If Capcom had wanted to use that nostalgic lure to their advantage, all they had to do was make sure all the characters from Street Fighter II were present and correct in Street Fighter V at launch. They didn’t do that. Inexplicably, they still haven’t done so until now. Finally, after three years, E. Honda is completing the set by making his Street Fighter V debut in the next round of downloadable content.
Along with the character of E. Honda comes Poison, Lucia, and a change in the way the game is marketed.
Free To Play
For the first eleven days of August, Street Fighter V will be free to play as a trial, in an attempt to make the aging game inviting to new players. Anyone who agrees to the trial is free to play a version of the game which includes all of the characters up to and including the third ‘season’ of downloadable content, which included Street Fighter II favorite Blanka. After the trial ends, players can decide whether they want to keep the game and spend money to unlock the full version. If they do, it’s anticipated that the price will be significantly reduced.
It’s the second initiative aimed at reducing costs within the game within the past six months from Capcom, who also did away with the unpopular season pass system at the end of 2018. None of this will be of much comfort to players who have already spent hundreds of dollars on the game since it was launched, but a fresh influx of new players might give Street Fighter V a new lease of life online.
No Street Fighter 6
There had been rumors that Street Fighter 6 would be announced or even previewed at this year’s Evo fighting game tournament, but those rumors turned out to be unfounded. Capcom’s producer Yoshinori Ono spoke out before the tournament to quell the rumors, stating that he ‘doesn’t have’ Street Fighter 6 at the moment. Some have taken his words to mean that the sequel isn’t currently in development.

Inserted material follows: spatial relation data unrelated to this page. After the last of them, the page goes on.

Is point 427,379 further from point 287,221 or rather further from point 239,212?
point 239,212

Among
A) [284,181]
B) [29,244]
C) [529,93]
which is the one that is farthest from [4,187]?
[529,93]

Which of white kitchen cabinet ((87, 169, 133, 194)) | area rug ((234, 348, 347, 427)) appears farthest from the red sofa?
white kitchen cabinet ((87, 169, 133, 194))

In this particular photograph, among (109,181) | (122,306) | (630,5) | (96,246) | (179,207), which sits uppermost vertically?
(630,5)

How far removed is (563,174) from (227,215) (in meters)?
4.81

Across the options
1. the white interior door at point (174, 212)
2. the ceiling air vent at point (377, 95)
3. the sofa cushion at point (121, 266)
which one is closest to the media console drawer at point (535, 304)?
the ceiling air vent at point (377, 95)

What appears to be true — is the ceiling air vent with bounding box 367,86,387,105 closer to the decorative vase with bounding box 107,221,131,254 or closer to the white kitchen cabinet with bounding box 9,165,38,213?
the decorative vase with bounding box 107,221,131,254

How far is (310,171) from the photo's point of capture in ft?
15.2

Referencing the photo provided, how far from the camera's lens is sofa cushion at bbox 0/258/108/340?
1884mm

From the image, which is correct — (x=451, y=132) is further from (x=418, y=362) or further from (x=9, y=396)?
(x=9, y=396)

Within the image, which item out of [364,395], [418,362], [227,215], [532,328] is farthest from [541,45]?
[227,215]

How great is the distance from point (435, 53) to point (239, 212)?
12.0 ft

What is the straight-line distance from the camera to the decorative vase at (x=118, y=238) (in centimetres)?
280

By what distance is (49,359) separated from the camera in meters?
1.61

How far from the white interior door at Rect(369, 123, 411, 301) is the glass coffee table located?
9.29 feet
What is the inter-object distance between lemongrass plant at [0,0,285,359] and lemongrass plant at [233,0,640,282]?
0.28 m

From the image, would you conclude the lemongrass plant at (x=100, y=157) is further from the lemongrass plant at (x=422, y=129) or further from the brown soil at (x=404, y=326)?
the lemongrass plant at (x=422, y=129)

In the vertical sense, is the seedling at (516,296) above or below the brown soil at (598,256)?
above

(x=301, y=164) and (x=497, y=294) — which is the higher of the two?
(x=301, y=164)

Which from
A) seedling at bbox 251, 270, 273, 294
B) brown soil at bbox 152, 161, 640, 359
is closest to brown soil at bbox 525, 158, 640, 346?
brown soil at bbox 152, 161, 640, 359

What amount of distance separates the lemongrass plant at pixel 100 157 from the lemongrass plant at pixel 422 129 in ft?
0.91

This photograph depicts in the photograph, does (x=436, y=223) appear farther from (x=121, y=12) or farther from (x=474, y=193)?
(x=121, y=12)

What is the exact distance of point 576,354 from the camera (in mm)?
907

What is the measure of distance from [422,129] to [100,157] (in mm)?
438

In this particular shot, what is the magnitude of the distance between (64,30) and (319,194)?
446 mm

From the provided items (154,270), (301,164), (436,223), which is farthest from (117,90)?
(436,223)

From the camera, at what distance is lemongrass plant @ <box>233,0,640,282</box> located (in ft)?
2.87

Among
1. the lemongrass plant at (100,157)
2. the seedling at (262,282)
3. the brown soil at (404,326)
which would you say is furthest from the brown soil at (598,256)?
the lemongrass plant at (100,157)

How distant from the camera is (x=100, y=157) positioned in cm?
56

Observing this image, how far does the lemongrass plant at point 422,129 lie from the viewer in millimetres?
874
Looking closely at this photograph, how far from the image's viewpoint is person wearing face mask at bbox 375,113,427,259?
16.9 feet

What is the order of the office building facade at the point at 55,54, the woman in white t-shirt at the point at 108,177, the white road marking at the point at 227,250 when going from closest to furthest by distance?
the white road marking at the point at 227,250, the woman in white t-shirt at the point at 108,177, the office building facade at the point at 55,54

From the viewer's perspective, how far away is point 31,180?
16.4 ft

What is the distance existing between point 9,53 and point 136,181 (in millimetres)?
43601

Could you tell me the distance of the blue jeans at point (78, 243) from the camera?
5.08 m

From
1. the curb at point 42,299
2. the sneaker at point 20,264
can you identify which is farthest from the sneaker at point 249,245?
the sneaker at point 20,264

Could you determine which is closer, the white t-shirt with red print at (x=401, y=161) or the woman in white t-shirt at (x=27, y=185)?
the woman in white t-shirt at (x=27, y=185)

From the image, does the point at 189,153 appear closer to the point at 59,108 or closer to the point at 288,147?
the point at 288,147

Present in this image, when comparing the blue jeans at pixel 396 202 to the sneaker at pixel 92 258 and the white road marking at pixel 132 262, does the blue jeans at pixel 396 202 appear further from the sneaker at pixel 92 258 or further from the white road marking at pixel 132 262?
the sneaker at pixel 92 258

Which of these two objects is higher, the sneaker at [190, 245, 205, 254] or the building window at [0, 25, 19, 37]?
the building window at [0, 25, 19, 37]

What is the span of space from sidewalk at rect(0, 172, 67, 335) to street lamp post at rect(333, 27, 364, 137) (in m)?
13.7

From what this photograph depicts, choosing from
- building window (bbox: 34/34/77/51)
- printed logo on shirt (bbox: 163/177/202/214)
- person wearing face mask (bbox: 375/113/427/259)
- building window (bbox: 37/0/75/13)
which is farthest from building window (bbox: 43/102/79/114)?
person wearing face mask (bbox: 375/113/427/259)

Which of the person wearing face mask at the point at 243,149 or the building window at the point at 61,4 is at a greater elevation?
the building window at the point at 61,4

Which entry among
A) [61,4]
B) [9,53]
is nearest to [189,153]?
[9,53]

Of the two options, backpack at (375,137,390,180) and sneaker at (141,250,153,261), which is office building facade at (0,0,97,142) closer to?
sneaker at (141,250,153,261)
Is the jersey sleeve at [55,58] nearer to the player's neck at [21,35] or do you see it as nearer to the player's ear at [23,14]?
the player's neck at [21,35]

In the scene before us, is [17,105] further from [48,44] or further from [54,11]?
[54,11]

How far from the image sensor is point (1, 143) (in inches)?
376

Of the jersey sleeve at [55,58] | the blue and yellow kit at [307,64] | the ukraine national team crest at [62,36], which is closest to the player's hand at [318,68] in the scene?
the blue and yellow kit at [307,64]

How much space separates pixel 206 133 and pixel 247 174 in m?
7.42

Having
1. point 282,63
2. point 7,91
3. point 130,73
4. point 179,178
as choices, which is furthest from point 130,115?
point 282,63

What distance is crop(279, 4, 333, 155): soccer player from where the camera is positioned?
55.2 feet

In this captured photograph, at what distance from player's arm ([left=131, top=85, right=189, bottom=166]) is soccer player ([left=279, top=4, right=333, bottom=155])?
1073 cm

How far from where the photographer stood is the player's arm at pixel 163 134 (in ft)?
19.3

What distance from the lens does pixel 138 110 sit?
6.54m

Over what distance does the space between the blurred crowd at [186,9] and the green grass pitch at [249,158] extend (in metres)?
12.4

It would be a surprise not to see a further Street Fighter game in the future, but anyone expecting one only three years after Street Fighter V hasn’t been paying attention to the way the series has progressed. It’s been thirty-two years since the first Street Fighter game, and in that whole time, we’ve only had five ‘official’ Street Fighters, along with various deluxe or otherwise amended variants of each version. Given the eight-year gap between Street Fighter IV and Street Fighter V, Street Fighter VI probably won’t be on the horizon until the mid-2020s.
Not only does that mean there won’t be a new Street Fighter on the next generation of Sony and Microsoft consoles – there may not even be a new take on the game on whichever consoles succeed them. Given that game streaming is about to become a reality, and Google and Apple are entering the marketplace, who’s to say what hardware we’ll even be playing games on by then?